Ce dont la A-League a vraiment besoin n’est pas de projets à courts termes, d’une piqûre temporaire, mais bien d’une stratégie à long terme mûrement réfléchie. Un moyen de convertir les nombreuses personnes qui pratiquent le foot en spectateurs réguliers, d'exploiter l’engagement de ces personnes en convertissant cela en présence physique durant les matchs de championnat.
Dans un championnat où de nombreux clubs – encore aujourd’hui – ont des difficultés financières à payer dans les temps leurs joueurs et leurs personnels, est-il raisonnable de miser beaucoup d’argent sur un marquee player qui n’apportera rien à la qualité du jeu sur le terrain ? Avoir un joueur star peut évidemment attirer les médias, mais cela aidera-t-il le club à hausser ses standards sur le long terme ?

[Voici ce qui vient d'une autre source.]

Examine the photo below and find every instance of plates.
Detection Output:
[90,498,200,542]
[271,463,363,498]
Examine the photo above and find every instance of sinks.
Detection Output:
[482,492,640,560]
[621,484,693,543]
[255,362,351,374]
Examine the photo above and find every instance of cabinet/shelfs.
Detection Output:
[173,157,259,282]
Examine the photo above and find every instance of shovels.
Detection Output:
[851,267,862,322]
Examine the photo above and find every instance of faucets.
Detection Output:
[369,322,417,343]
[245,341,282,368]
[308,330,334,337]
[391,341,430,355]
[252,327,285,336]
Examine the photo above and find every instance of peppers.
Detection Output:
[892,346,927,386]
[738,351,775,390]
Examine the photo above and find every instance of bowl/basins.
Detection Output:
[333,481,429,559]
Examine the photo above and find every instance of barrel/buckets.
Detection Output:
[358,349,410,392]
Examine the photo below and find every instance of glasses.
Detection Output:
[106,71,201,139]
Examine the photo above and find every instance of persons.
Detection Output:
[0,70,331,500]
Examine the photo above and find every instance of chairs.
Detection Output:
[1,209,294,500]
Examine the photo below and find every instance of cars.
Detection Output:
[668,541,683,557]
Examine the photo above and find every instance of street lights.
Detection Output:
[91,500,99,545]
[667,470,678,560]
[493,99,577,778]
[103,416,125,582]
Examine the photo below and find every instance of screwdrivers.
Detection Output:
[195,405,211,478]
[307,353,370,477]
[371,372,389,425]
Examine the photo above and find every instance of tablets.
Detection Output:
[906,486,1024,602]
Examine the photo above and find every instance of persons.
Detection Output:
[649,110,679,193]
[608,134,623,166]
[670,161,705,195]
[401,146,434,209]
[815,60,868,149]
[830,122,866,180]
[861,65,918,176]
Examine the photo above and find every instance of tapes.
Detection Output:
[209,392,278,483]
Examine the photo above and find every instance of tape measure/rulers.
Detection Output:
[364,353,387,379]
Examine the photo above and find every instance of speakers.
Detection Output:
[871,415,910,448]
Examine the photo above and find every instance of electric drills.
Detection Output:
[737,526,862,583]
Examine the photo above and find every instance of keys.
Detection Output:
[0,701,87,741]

Il semble plus logique de rechercher un joueur bien moins connu et disposé à s’engager dans un projet à long terme, un joueur qui correspond à la structure du club et à ses ambitions pour l’aider à se développer. Ils ne feront pas les gros titres et n’attireront pas les médias (habituellement) désintéressés mais ils contribueront à consolider la qualité du football dans la ligue et la qualité des joueurs.

Thomas Broich à Brisbane Roar est le parfait exemple du joueur que la ligue doit rechercher. Lors de son arrivée au club, il y a eu une certaine quantité de « Thomas qui ? » et pourtant il a prouvé aux yeux de tout le monde que ce fut une des meilleures signatures d’outre-mer que le championnat n’a jamais eue. Il a fourni un jeu de très haut niveau sur une base cohérente d’un projet à long terme. Il a contribué à encourager et développer footballistiquement ses coéquipiers, restant, par exemple, après les entraînements pour améliorer son jeu et celui des autres membres de l’équipe. Un professionnel humble venu ici pour jouer au football et aider son équipe à évoluer et grandir.
L’argent « investi » dans un grand nom, serait probablement mieux dépensé en misant sur de jeunes joueurs plein d’avenir. En explorant comment engager véritablement les fans. En cherchant des moyens d’attirer les gens de manière régulière dans les stades, que ce soit en offrant des tickets à tarif réduit ou des pack familles ou en offrant des billets aux clubs locaux. Vous pourriez même dire que les clubs feraient mieux de dépenser leur argent dans des avocats afin de voir plus en détail les contrats les liants aux propriétaires des stades et ainsi voir s’il n’y a pas moyen de les réviser pour éviter de surpayer les services.
Les grands noms du football peuvent attirer de nouveaux spectateurs sur un match ou deux de A-league mais, comme les stars de cinéma, si le produit final n’est pas à un niveau élevé, les gens ne reviendront pas de manière régulière.
Article original signé Phil Withall pour le blog Ultimate A-League. Traduit après accord avec l’auteur par Antoine Blanchet-Quérin.